● **Data**:

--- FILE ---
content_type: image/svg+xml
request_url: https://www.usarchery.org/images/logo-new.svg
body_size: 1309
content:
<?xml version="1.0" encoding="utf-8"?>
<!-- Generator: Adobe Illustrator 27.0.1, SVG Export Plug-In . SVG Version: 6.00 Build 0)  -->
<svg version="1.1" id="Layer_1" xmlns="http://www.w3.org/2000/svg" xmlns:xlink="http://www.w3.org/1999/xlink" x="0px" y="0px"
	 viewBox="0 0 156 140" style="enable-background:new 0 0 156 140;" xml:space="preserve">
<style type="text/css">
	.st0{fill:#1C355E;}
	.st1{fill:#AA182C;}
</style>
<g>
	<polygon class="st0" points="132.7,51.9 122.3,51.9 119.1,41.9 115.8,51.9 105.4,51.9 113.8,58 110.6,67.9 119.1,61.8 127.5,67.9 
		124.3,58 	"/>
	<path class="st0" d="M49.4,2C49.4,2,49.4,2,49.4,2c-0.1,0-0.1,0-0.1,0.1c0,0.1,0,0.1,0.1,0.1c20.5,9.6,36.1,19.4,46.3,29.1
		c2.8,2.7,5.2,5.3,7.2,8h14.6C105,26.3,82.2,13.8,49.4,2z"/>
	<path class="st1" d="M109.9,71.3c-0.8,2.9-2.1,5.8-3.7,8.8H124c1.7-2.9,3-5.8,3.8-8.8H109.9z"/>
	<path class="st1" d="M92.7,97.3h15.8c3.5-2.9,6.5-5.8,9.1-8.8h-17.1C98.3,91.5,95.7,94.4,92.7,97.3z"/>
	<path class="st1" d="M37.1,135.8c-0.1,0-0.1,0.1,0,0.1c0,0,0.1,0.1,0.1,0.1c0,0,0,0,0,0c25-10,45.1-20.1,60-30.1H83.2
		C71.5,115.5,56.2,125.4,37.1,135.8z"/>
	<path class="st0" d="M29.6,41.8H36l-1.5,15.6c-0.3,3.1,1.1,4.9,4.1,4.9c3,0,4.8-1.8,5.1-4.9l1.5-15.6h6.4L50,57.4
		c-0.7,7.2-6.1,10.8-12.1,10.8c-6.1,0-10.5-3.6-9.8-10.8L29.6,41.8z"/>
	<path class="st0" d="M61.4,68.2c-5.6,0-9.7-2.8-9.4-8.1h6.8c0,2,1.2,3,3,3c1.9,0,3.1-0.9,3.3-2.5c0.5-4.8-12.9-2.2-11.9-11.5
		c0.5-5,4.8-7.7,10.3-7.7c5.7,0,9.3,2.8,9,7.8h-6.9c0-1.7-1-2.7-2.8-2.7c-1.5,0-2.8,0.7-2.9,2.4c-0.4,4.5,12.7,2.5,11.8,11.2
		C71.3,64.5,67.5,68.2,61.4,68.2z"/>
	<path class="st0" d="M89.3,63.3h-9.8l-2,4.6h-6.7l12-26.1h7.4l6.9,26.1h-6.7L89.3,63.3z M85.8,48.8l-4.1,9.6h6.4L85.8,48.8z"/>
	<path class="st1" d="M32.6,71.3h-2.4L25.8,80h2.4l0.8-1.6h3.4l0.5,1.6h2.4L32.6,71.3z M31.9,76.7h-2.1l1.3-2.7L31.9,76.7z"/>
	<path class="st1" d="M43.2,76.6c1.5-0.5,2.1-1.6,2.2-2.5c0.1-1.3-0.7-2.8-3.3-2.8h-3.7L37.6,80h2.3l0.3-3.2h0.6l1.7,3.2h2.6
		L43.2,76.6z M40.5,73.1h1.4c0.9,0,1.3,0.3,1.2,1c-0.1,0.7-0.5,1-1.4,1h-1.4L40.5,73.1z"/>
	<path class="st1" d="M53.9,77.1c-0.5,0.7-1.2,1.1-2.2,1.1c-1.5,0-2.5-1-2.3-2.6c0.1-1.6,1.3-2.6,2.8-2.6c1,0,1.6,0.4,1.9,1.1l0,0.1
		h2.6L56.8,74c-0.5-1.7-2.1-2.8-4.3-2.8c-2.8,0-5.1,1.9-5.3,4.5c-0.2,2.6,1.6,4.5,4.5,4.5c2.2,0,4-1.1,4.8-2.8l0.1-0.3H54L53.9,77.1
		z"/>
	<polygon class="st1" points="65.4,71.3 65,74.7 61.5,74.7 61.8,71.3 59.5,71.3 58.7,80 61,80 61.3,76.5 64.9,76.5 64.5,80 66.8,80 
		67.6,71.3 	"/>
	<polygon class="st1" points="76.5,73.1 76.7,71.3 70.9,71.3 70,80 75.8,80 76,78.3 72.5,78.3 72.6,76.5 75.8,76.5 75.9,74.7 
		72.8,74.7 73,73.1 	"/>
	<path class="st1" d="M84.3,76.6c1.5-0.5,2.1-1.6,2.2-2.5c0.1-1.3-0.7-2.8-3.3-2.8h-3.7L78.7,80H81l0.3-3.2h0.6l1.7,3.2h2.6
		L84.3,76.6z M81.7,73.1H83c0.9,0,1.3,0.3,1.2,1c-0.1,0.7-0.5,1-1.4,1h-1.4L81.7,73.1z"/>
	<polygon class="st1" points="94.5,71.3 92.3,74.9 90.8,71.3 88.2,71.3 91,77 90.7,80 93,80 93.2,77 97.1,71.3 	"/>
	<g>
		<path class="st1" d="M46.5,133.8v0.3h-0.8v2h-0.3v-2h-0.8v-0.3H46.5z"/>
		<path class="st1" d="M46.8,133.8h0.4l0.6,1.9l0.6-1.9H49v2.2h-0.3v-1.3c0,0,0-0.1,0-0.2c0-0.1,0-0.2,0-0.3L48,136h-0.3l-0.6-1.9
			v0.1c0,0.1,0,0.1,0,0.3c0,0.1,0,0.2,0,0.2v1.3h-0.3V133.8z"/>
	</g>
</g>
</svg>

● **Problem details**: From the listing above, return every line that carries the string "style".

● **Problem solution**:
	 viewBox="0 0 156 140" style="enable-background:new 0 0 156 140;" xml:space="preserve">
<style type="text/css">
</style>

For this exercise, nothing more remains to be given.